──────── Lesetext

Ein Bundesanwalt in Chicago erhebt schwere Vorwürfe gegen das Edelmetallgeschäft von JPMorgan Chase & Co (NYSE:JPM). Im Raum stehen Preismanipulationen an den Gold- und Silbermärkten.
Lucy Jennings, Staatsanwältin der Betrugsabteilung des Justizministeriums, nennt es nicht weniger als eine „kriminelle Verschwörung innerhalb einer der größten Banken der Wall Street“. Worum geht es?
Aktuell läuft ein Prozess gegen drei ehemalige Mitarbeiter der US Großbank J.P. Morgan. Unter den Angeklagten ist auch der Leiter der Edelmetallabteilung, Michael Nowak. Vorgeworfen werden den Händlern Marktmanipulation, Überweisungs- und Warenbetrug, Spoofing und weitere Straftaten. Es geht um Zeiträume von 2008-2016 und insgesamt mehr als zwei Dutzend Verbrechen.
Dabei beruft sich die Anklage auf den Tatbestand der erpresserischen Verschwörung nach einem Gesetz von 1970, das eigentlich zum Kampf gegen die Mafia dient. Im Fall einer Verurteilung in allen Anklagepunkten drohen den Händlern jahrzehntelange Gefängnisstrafen.
Neben Michael Nowak sitzen auch der Goldhändler Gregg Smith und der Hedgefondsverkäufer Jeffrey Ruffo auf der Anklagebank. Mit Christopher Jordan soll im November ein weiterer Händler vor Gericht gestellt werden.
Das sogenannte Spoofing ist seit 2010 gesetzlich verboten. Dabei geben Händler riesige Orders auf und stornieren diese, bevor es zur Ausführung kommt. Das Ziel: Die Preise in eine bestimmte Richtung manipulieren und dadurch durch eigene Trades profitieren.
Die bloße Stornierung von Orders ist nicht illegal – im Kontext einer Strategie, mit der stornierte Orders zur Marktmanipulation genutzt werden, ist die Grenze zur Straftat jedoch nach geltendem Gesetz klar überschritten.

────────────────

__Ziel der Aufgabe__
Setzen Sie den Lesetext über das Verfahren gegen ehemalige Edelmetallhändler von JPMorgan im Anschluss an seinen letzten Satz fort. Die Auflistung wird zum Lösen nicht gebraucht.

──────── Bereitgestelltes Material

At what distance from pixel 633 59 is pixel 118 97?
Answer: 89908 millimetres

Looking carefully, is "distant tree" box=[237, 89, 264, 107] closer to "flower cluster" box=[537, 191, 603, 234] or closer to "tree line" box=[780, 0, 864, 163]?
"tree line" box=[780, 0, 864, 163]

────────────────

__Ergebnis der Aufgabe__
„Wenn der Trick funktioniert, verliert jemand auf der anderen Seite“
Lucy Jennings erläuterte gegenüber den Geschworenen: „Wenn dieser Trick funktioniert, hat jemand anderes auf der anderen Seite des Deals verloren“.
Die Verteidigung der Angeklagten bestreitet die Vorwürfe. Die Angeklagten hätten niemals in Manipulationsabsicht gehandelt. Vielmehr habe die Regierung gezielt Handelsdaten herausgepickt, um den Eindruck manipulierter Orders zu erwecken.
Die Händler begingen jedoch keine Marktmanipulation, wenn echte, ausführbare Offenmarktaufträge platziert würden. Die Regierung mache es sich deshalb zu einfach und erzähle nicht die ganze Geschichte, plädierte David Meister, Nowaks Anwalt.
Smiths Anwalt Jonathan Cogan erläuterte Details zur Sichtweise der Verteidigung. Auf den heutigen Marktplätzen für Gold und andere Metalle konkurrierten menschliche Händler mit Algorithmen, die innerhalb einer millionstel Sekunde kaufen und verkaufen könnten. Die Händler hätten deshalb routinemäßig Kauf- und Verkaufsaufträge simultan erteilt, um Trades im Namen der eigenen Kunden ausführen zu können.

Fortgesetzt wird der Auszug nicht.